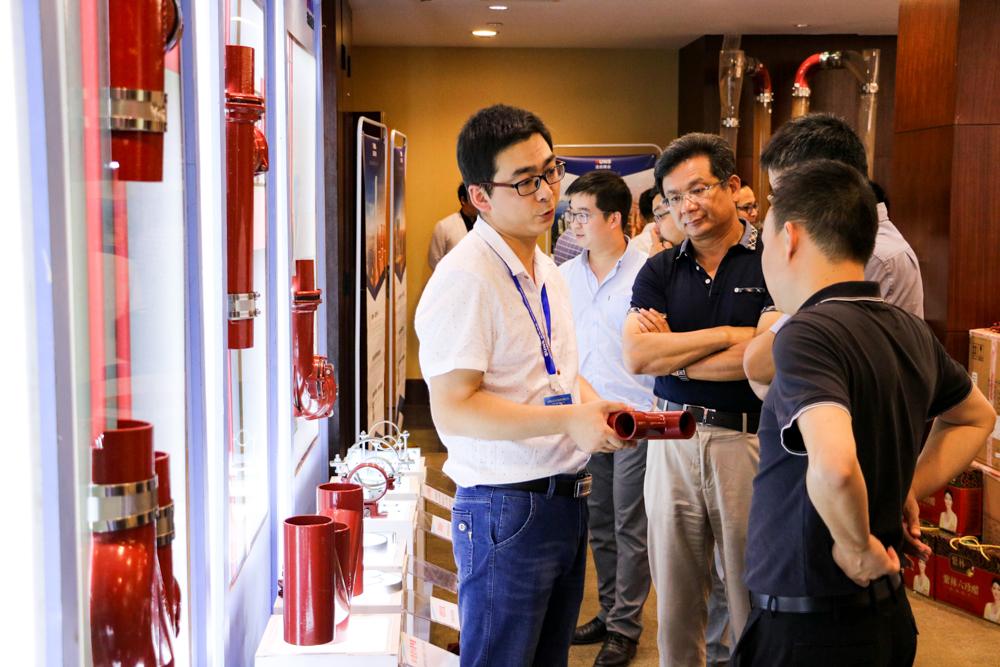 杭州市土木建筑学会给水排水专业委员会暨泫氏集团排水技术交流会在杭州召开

---

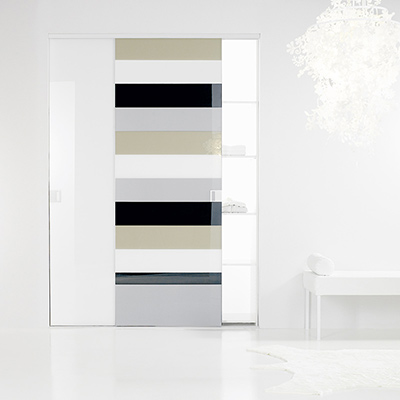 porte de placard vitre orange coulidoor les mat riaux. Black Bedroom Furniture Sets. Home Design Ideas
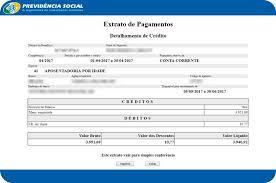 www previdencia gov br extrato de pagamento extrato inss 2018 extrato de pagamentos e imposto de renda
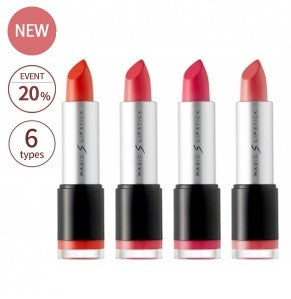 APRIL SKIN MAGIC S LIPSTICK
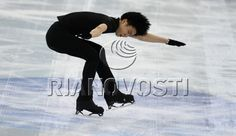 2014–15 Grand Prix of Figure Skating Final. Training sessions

---

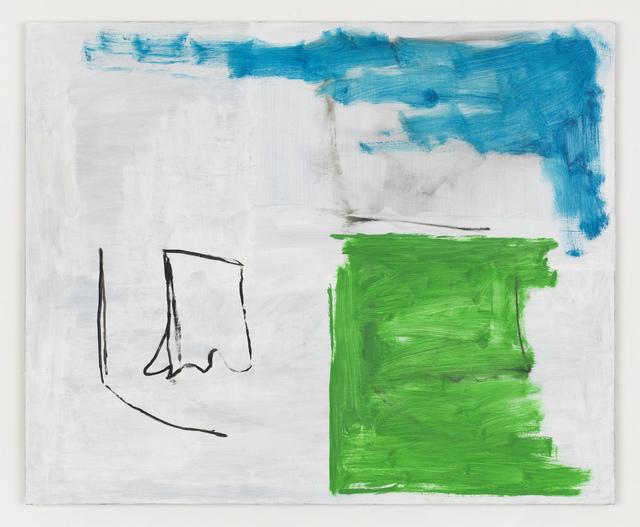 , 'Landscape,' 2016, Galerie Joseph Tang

* TASK GOAL *
Output exactly the lines above, from the line with "www previdencia gov" to the line with "2014–15 Grand Prix", both included; skip the pictures.

* EXERCISE OUTPUT *
 www previdencia gov br extrato de pagamento extrato inss 2018 extrato de pagamentos e imposto de renda
 APRIL SKIN MAGIC S LIPSTICK
 2014–15 Grand Prix of Figure Skating Final. Training sessions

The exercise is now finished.